*** Opening TEXT ***
We have defined $e^{ix}=\cos x+ i \sin x$ where $x\in\mathbb{R}$.
I also have proved earlier that $\cos(\frac{\pi}{2})=0$ and know that $\sin(0)=0$
Now I want to prove that
$e^{\frac{\pi}{2}i }= i$
I know that
$|e^{xi }|= 1,\forall_{x\in\mathbb{R}}$
Therefore
$1=|e^{\frac{\pi}{2}i}|=|\cos(\frac{\pi}{2})+i\sin(\frac{\pi}{2})|=|\sin(\frac{\pi}{2})|$
And now the part that I don't understand
Because $\sin'(x)=\cos(x)>0,\forall_{x\in[0,\frac{\pi}{2})}$
$\Longrightarrow\sin(\frac{\pi}{2})=1$
$\Longrightarrow e^{\frac{\pi}{2}i }= i$
Please explain me which Theorem we use here. And how this Situation can be generalised, so if I Encounter something similiar I directly know what to do
Edit:
Can it be shown constructively, i.e. with the mean-value-theorem for example?
Best Answer
Essentially we need only to prove $\sin\frac\pi2>0$. The answer will use the mean value theorem (MVT) as asked in question.
The definition of $e^z,\sin z, \cos z$ implies that the functions are continuous and differentiable. Particularly: $$ \forall z\in\mathbb C: \sin'z=\cos z.\tag1 $$
As $\frac\pi2$ is by definition (see discussion in comments) the least positive root of $\cos x$ and $\cos(0)=1>0$ we have from the continuity of the function: $$ \forall x\in\left(0,\frac\pi2\right): \cos x>0. $$
Together with (1) this implies: $$ \forall x\in\left(0,\frac\pi2\right): \sin' x>0.\tag2 $$
Now by MVT there exists such a point $0<c<\frac\pi2$ that $$ \sin'(c)=\frac{\sin\frac\pi2-\sin0}{\frac\pi2-0} \implies \sin\frac\pi2=\frac\pi2\sin'(c). $$ As both $\sin'(c)$ and $\frac\pi2$ are positive, we obtain $$\sin\frac\pi2>0.$$
*** Closing TEXT ***
--- PROMPT A ---
Please decide whether each statement below agrees with the thread. Answer yes or no for each, and quote the thread's deciding words exactly. (i) The best answer relies on the mean value theorem. (ii) The best answer says that it essentially only needs to prove that sin(π/2) equals 1. (iii) The best answer treats π/2 as the least positive root of cos x by definition.
--- PROMPT B ---
Switch "Situation" to "Case" in the thread, and write out the passage starting with "I also have" and going on through "mean-value-theorem for example?".
*** Opening DATA RECORDS ***
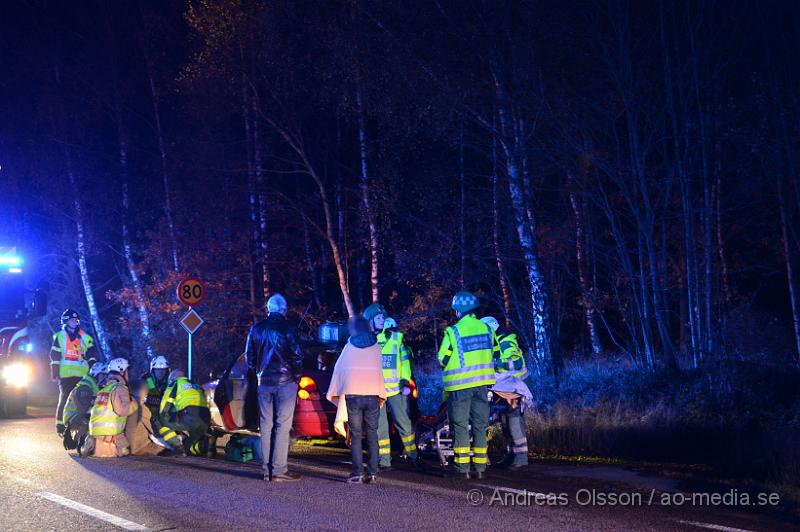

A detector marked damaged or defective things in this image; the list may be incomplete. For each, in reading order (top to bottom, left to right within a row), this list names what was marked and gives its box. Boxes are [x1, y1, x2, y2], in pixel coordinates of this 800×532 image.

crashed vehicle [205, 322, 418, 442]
*** Closing DATA RECORDS ***
*** Opening DATA RECORDS ***
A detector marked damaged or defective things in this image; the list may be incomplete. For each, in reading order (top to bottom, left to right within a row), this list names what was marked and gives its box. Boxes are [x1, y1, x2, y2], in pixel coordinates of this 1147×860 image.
*** Closing DATA RECORDS ***
*** Opening DATA RECORDS ***
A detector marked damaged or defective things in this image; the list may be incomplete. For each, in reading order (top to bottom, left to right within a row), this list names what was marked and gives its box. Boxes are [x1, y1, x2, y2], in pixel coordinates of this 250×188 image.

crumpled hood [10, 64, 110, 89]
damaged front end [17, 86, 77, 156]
*** Closing DATA RECORDS ***
--- ANSWER BOX A ---
(i) Yes: "The answer will use the mean value theorem (MVT) as asked in question."
(ii) No: "Essentially we need only to prove $\sin\frac\pi2>0$."
(iii) Yes: "As $\frac\pi2$ is by definition (see discussion in comments) the least positive root of $\cos x$"

--- ANSWER BOX B ---
I also have proved earlier that $\cos(\frac{\pi}{2})=0$ and know that $\sin(0)=0$
Now I want to prove that
$e^{\frac{\pi}{2}i }= i$
I know that
$|e^{xi }|= 1,\forall_{x\in\mathbb{R}}$
Therefore
$1=|e^{\frac{\pi}{2}i}|=|\cos(\frac{\pi}{2})+i\sin(\frac{\pi}{2})|=|\sin(\frac{\pi}{2})|$
And now the part that I don't understand
Because $\sin'(x)=\cos(x)>0,\forall_{x\in[0,\frac{\pi}{2})}$
$\Longrightarrow\sin(\frac{\pi}{2})=1$
$\Longrightarrow e^{\frac{\pi}{2}i }= i$
Please explain me which Theorem we use here. And how this Case can be generalised, so if I Encounter something similiar I directly know what to do
Edit:
Can it be shown constructively, i.e. with the mean-value-theorem for example?